Marketing experts here are finally starting to take a serious look at the massive potential of the boomer business and face up to the reality that Japan is growing older, largely because it has one of the lowest birth rates in the world.

"Boomer marketing is about to show great potential in Japan," said Eiichi Someya, chief planning director at Tokyo marketing company Asatsu-DK.

Someya and other Japanese marketing professionals warn that the older crowd is hard to gauge and harder to please — one of the reasons why boomer marketing has had such a difficult time getting off the ground.

"Rather than mass marketing for youngsters that relies on quick fads, we need to develop marketing for products and services for mature adults that speaks more intimately to individual tastes," Someya said.

Ichiro Kudome, president of Tokyo marketing research company ThirdAgeStyle Corp., believes the past attempts were all wrong — catering to stereotypes about boomers as an out-of-it decrepit bunch. Boomers, he said, are actually energetic, curious, even youthful.

"They are physically very active, romantically involved and eager to take part in the community," he said. "They are also dissatisfied that companies are designing products with only young people in mind. They want to be treated as equals."

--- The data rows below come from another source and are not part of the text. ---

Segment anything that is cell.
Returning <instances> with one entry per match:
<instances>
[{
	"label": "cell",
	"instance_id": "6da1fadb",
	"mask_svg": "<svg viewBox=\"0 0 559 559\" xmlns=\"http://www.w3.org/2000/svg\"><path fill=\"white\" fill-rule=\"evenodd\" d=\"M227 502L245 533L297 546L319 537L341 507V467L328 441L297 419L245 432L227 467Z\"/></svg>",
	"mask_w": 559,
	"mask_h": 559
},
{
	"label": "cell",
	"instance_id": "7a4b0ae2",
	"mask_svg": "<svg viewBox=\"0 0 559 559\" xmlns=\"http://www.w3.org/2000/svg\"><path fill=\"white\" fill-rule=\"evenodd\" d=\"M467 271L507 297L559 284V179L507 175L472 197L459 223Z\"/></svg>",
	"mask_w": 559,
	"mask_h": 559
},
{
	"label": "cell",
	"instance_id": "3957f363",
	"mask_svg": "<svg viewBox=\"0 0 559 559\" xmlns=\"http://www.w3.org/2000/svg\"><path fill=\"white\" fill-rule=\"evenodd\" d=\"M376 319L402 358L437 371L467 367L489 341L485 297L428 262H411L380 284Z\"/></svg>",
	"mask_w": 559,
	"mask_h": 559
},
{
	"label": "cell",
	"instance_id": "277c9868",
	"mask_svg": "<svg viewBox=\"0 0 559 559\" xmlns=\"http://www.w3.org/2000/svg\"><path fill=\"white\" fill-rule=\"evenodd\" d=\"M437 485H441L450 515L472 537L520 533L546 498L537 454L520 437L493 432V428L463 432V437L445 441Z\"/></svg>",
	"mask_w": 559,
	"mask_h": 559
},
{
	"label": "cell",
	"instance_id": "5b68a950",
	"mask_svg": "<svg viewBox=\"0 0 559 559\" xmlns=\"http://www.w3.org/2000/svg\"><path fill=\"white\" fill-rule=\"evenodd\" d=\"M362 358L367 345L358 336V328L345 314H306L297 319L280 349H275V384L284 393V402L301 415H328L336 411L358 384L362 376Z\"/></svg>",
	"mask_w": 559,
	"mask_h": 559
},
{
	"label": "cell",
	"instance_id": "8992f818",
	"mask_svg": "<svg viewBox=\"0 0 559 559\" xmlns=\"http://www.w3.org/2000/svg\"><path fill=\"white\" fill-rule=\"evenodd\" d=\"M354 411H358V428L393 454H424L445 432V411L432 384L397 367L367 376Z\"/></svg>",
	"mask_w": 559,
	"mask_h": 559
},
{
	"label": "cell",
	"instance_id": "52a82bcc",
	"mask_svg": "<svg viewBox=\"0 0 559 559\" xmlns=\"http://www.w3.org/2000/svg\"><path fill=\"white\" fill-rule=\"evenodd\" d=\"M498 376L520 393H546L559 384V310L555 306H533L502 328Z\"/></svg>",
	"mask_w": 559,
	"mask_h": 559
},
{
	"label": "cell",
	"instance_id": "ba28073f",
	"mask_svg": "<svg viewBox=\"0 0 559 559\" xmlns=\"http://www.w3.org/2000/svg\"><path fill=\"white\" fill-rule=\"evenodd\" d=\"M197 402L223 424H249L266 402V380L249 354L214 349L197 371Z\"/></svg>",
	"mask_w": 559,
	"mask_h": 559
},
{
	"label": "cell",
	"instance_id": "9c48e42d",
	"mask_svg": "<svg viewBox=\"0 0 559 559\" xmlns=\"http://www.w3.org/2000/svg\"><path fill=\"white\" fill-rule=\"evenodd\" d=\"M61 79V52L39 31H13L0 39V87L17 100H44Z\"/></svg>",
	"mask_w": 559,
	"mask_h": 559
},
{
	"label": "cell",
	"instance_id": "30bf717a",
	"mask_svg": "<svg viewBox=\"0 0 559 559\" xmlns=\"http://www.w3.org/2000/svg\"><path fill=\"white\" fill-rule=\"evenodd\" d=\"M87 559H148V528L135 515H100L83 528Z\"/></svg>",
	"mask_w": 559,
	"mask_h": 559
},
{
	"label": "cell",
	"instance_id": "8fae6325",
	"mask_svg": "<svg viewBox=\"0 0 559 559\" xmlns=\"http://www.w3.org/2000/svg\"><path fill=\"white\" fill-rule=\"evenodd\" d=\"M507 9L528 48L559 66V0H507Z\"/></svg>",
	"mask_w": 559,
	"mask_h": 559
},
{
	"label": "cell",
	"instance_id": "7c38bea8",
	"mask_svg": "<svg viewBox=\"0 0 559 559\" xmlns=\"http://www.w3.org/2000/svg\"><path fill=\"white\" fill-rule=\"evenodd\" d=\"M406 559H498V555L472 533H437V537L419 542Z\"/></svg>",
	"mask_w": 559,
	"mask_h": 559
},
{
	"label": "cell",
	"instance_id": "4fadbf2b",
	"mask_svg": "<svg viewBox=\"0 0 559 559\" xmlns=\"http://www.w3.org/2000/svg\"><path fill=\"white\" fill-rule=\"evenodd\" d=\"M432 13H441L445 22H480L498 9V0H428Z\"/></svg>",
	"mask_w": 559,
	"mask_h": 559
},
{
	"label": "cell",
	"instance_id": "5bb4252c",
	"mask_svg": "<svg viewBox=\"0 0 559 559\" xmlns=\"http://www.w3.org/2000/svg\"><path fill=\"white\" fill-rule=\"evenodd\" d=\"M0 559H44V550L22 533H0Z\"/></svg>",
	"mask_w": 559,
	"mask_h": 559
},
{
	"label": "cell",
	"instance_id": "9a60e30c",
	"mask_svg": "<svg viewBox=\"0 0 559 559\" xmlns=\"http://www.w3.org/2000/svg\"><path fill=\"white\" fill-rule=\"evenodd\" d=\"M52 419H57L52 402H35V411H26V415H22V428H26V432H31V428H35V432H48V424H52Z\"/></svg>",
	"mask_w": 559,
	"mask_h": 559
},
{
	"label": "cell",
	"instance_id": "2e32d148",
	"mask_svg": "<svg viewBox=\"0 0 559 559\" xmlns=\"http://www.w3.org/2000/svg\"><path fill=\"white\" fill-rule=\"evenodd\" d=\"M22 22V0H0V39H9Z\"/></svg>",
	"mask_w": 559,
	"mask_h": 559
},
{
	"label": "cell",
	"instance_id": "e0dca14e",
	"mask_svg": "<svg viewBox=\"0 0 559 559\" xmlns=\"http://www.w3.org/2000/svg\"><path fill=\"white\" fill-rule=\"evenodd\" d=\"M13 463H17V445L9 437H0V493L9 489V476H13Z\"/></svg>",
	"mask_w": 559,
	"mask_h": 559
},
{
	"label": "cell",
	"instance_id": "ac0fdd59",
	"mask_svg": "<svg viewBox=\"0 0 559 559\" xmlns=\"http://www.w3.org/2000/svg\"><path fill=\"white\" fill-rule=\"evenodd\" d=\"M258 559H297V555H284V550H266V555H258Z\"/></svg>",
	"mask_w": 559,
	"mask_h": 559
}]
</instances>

Kudome's company offers lessons in motorboat driving, gourmet cooking and vanity publishing, as well as a wine-tasting tour of France and a driving trek in the American Rockies in an effort to test the nascent boomer market.

While most tours compete solely on price and head to resorts in places like Hawai'i, the boomer tours organized by the Tokyo agency Eurasia have an academic slant, such as learning about the Egypt or tracing the Silk Road.

Another success story is Central Sports Co., which renamed its exercise facilities "wellness clubs," rather than "fitness clubs," to attract an older gym-shy crowd through beginners' aerobics classes, herbal baths and golfing lessons.

Central Sports, which runs 155 health clubs nationwide, posted $8 million in sales last year.

Suzue Sasaki, a 54-year-old housewife, was delighted. She trimmed down with the workouts on the exercise machines and hula-dancing lessons.

An important lesson to be learned from boomer hits is never to let on that the product is targeting them, says Yukinobu Arikawa, marketing manager of NTT DoCoMo, who developed the mobile phone that caters to the older set.

"If you push it as a grandpa and granny phone, it won't work," he said. "Its concept is a cell phone for beginners."